Выбранный текст:
_ _ _ _ _

В отечественном источниковедении существует вполне обоснованное и научно доказанное, хотя и поистине загадочное свойство подлинного исторического источника — его неисчерпаемость.
Казалось бы, кратчайший текст, скажем, на очень древней монете, содержащий только имя какого-нибудь царя или правителя, а иногда инициалы места чеканки, реже — обозначение номинала, позволяет специалисту в считаные минуты оценить смысловое содержание текстовой легенды и сопутствующих изображений. Но на самом деле изучение артефакта и содержащейся в нём информации только-только начинается. Место обнаружения объекта, его расположение в определенном культурном слое, техническое качество чеканки, художественный уровень изображений, химический состав сплава, «контекст» обнаружения данной монеты с другими конкретными находками в раскопе и шире — в данной местности, сопоставление с прежде обнаруженными в иных местах и даже в иных странах дубликатами или аналогами иных номиналов. Наконец находка при таком ещё первоначальном исследовании вписывается в контекст прежде известных документальных исторических сведений о месте обнаружения, о стране, а также происходит уточнение ареала, где прежде встречались дубликаты или аналоги той же денежной системы. И даже после такого комплексного изучения, изучения, которое может потребовать не один месяц скрупулезных научных разработок, ни один серьезный ученый не может засвидетельствовать, что в данном объекте выявлена вся содержащаяся в нем историческая информация.
Такой простой и понятный объект — монета, научно описанная сначала археологом-открывателем, потом дополнительно рассмотренная научным сотрудником музея, занесенная в изданный каталог, вдруг десятилетия спустя уже другому специалисту, который сопоставил прежде известные данные, связанные с этим объектом, с новыми находками и новыми сведениями о прошлом, вдруг начинает выявлять в связи с той монетой такую информацию, о которой прежние исследователи не могли даже догадываться. И в выявленную картину прошлого вписывается новый научно обоснованный фактурный фрагмент — из сферы экономики, добычи руд, практической политики, географии международных торговых связей, транспортных коммуникаций, культурного взаимодействия территорий. А потом ещё годы спустя к объекту обращается новый ученый со своими конкретными научными задачами в изучении прошлого и знаниями о нем и, осваивая прежде добытые сведения, дополняет или уточняет эти сведения прежде скрытой в объекте информацией.

_ _ _ _ _

Исходные материалы:
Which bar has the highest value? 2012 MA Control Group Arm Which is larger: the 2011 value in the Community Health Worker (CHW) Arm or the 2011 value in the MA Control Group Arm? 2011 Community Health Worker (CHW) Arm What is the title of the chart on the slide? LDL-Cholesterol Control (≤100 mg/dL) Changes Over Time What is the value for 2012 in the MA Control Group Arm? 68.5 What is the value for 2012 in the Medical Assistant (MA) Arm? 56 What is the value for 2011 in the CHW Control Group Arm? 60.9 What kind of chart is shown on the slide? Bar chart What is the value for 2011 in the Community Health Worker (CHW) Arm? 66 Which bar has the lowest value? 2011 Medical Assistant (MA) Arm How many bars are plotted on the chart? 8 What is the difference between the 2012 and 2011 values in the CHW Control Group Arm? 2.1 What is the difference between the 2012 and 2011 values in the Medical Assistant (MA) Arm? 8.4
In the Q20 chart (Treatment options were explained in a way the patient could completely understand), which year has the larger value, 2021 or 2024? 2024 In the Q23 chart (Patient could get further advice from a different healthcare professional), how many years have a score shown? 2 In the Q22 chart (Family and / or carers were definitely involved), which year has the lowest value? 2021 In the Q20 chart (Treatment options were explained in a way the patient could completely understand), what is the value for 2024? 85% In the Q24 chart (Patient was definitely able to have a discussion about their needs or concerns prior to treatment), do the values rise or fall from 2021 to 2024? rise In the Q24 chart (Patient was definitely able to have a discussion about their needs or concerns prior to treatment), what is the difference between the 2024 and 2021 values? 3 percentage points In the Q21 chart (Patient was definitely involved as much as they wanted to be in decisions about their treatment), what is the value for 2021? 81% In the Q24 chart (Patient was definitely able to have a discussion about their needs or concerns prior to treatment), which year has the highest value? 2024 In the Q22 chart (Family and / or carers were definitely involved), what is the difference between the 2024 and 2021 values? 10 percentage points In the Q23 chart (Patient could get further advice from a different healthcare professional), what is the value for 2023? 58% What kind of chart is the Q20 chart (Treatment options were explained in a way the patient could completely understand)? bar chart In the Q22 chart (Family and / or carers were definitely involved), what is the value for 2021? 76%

_ _ _ _ _

Задания:
1. Что, кроме имени царя или правителя, иногда содержит надпись на древней монете, согласно тексту об исторических источниках?
2. Напишите продолжение текста об исторических источниках, начав сразу после его последнего предложения.
Приведённый выше перечень для работы не нужен.

Ответы по порядку:
1. Инициалы места чеканки, а реже обозначение номинала.

2.
Например, некоторое время историки XVIII века и первой половины XIX столетия подвергали решительному сомнению историческое существование Ниневии — столицы Ассирийского царства. Они заявляли: поскольку Ниневия не упоминается нигде, кроме Библии, её название будто бы не встречалось ни у одного из известных тогда античных историков[4], то она является выдумкой.
В 1820 году на возможное местоположение Ниневии под холмом Куюнджик на левом берегу реки Тигр — напротив Мосула (Север Ирака) — указал британский путешественник и антиквар Клавдий Джеймс Рич (1787 — † 1821). В 1842 году французский консул Поль-Эмиль Ботт предпринял попытку раскопок там и ничего не обнаружил. О «фантастичности» Ниневии и о библейских «выдумках» в историческом научном м i ре тогда заговорили особенно горячо.
Английский археолог Остин Генри Лейард — Austen Henry Layard (1817 — † 1894)
В ХХ столетии все текстовые массивы библиотеки Ниневии были изобразительно опубликованы, сами тексты были расшифрованы. Но работа над уточняющей расшифровкой отдельных текстов продолжается и ныне, а исторические факты и подробности, содержащиеся в них, вписываются учеными в контекст других исторических, археологических сведений, и достоверная, хотя и фрагментарная, историческая картина первой половины первого тысячелетия до нашей эры постепенно наполняется всё новыми и новыми деталями и подробностями.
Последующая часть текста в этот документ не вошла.